Il y a des liens certains entre certaines fautes organisationnelles et le dommage. Le lien de causalité est établi. L’extension de la collecte des sacs a toute l’usine (ouvrant la voie à des mélanges accidentels) a été décidée. Le sous-traitant Fauré a été le bras involontaire d’une machine mise en place depuis plusieurs semaines.

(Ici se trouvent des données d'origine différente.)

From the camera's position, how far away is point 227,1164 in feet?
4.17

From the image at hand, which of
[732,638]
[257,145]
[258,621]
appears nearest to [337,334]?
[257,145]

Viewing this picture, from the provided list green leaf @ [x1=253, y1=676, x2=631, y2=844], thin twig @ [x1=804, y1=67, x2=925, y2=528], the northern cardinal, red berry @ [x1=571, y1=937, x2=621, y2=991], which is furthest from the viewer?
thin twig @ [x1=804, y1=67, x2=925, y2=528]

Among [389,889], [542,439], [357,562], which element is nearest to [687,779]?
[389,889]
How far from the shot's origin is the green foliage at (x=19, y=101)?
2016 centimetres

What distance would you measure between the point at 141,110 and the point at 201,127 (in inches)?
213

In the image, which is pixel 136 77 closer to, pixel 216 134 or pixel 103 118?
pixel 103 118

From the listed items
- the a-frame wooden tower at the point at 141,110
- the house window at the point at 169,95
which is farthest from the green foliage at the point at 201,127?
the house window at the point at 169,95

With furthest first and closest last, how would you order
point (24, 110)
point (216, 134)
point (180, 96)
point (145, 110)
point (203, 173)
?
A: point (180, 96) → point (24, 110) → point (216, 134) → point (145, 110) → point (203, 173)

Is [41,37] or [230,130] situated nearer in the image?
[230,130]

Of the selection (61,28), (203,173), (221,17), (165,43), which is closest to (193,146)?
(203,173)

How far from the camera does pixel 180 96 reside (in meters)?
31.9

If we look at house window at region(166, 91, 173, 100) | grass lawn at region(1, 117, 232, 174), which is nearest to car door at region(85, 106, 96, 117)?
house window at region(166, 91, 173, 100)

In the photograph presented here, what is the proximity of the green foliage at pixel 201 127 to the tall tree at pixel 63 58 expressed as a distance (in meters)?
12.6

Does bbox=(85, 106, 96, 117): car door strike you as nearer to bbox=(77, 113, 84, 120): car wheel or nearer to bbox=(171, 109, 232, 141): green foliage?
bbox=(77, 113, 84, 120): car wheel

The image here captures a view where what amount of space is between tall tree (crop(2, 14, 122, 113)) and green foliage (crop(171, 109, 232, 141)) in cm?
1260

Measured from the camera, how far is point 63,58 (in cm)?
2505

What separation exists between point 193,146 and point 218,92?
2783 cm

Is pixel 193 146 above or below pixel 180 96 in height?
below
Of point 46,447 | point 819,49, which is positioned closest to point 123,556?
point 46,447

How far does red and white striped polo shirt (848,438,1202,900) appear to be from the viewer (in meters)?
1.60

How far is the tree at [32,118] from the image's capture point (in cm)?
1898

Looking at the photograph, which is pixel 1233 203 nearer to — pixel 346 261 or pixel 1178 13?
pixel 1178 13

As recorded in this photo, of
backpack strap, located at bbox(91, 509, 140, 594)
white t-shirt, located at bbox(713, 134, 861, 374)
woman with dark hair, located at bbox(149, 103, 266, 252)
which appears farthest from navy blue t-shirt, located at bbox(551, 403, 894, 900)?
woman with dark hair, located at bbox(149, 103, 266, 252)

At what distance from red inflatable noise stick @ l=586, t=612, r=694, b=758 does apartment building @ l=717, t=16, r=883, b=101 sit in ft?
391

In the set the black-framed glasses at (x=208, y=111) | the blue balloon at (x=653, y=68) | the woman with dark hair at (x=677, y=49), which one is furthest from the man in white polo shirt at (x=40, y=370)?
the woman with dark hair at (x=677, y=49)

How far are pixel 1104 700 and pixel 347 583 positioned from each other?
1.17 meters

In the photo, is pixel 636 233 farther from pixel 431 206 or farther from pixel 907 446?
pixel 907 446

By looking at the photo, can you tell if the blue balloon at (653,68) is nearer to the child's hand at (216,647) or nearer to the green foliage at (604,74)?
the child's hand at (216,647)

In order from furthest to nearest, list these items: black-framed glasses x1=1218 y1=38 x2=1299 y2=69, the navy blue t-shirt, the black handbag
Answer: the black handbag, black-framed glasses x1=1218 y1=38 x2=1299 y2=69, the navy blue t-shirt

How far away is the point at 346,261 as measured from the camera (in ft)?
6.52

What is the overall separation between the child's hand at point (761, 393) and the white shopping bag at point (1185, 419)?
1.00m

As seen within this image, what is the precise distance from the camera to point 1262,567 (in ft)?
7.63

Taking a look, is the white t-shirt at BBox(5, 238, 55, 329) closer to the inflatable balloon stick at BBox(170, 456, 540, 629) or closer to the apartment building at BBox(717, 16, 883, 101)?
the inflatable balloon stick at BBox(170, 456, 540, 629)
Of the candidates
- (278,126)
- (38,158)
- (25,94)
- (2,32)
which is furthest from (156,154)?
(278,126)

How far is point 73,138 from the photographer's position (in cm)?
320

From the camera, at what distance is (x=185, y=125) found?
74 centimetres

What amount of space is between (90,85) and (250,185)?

GP a manqué à ses obligations réglementaires. Mais la désorganisation de l’instruction a contraint les experts à échafauder des hypothèses. Les arguments de la défense sont des artifices destinés à monter des contre-feux. La défense a tenté de tromper la religion du tribunal. (là encore ces attendus peuvent-ils être considérés comme des faits nouveaux qui permettraient de requalifier le délit d’entrave débouté une première fois par le magistrat instructeur, et une deuxième fois en appel)

Le tribunal affirme :
- son incapacité à expliquer les causes
- le caractère cohérent de l’enchainement causal proposé par l’enquête scientifique
- le caractère détonnant du mélange
- l’absence de communication entre la CEI et l’enquête judiciaire

De ce fait le lien de causalité devient hypothétique. Il manque la preuve certaine. Donc le tribunal prononce la relaxe au bénéfice du doute.